To be perfectly explicit, define $$S=\{(y,z)\in F\times G:\text{there exists }x\in E\text{ such that }\pi(x)=y\text{ and }f(x)=z\}.$$
Since $F\times G$ is a set, $S$ is a set by Separation.
Now let us prove that $S$ is a function from $F$ to $G$: that is, for each $y\in F$, there exists a unique $z\in G$ such that $(y,z)\in S$. Given $y\in F$, there exists $x\in E$ such that $\pi(x)=y$. Let $z=f(x)$ for such an $x$*; then $(y,z)\in S$. Now we need to prove that this $z$ is unique, so suppose there exists $z'\in G$ such that $(y,z')\in S$ as well. Then there exists $x'\in E$ such that $\pi(x')=y$ and $\pi(x')=z'$. So $\pi(x')=\pi(x)$, which by hypothesis implies that $f(x')=f(x)$. That is, $z'=z$.

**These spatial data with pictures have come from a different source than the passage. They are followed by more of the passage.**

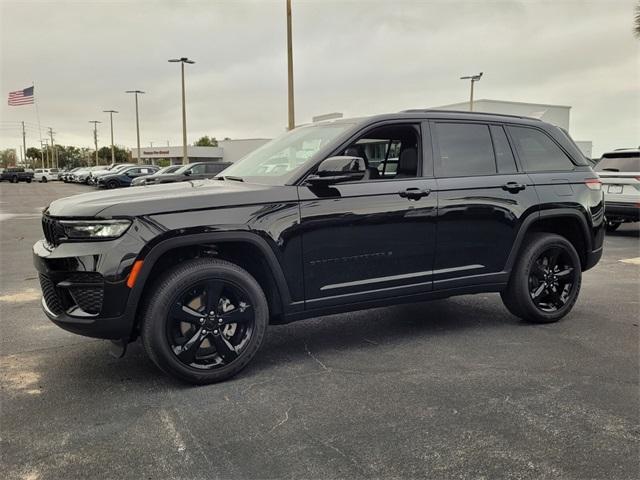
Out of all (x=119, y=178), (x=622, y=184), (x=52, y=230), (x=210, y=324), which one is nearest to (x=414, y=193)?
(x=210, y=324)

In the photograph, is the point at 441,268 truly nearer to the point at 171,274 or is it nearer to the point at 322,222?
the point at 322,222

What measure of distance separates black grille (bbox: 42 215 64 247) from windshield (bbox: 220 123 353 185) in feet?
4.66

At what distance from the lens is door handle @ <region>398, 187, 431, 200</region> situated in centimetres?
428

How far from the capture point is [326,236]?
3969 mm

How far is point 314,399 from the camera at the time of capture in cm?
348

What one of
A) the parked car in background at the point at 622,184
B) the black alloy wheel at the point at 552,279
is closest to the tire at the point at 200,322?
the black alloy wheel at the point at 552,279

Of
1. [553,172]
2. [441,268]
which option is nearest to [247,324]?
[441,268]

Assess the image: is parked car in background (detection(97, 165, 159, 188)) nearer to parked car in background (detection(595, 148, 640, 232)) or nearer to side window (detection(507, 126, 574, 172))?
parked car in background (detection(595, 148, 640, 232))

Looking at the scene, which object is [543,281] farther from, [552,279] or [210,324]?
[210,324]

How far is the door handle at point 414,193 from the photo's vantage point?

So $S$ is a function from $F$ to $G$, which we will call $g$. It remains to be checked that $f=g\circ \pi$. So given $x\in E$, we want to show that $g(\pi(x))=f(x)$. Writing $y=\pi(x)$, and $z=f(x)$, we have $(y,z)\in S$ by definition of $S$. This says exactly that $g(\pi(x))=f(x)$.
*I'm guessing you may object to "picking" such an $x$ here, but this is perfectly valid. One of the basic rules of first-order logic is that if you have a statement of the form $\exists x\varphi(x)$, then you can let $x$ denote some particular object such that $\varphi(x)$ is true and continue your proof using this $x$ (exactly how this is formalized may depend on exactly what deductive system you are using).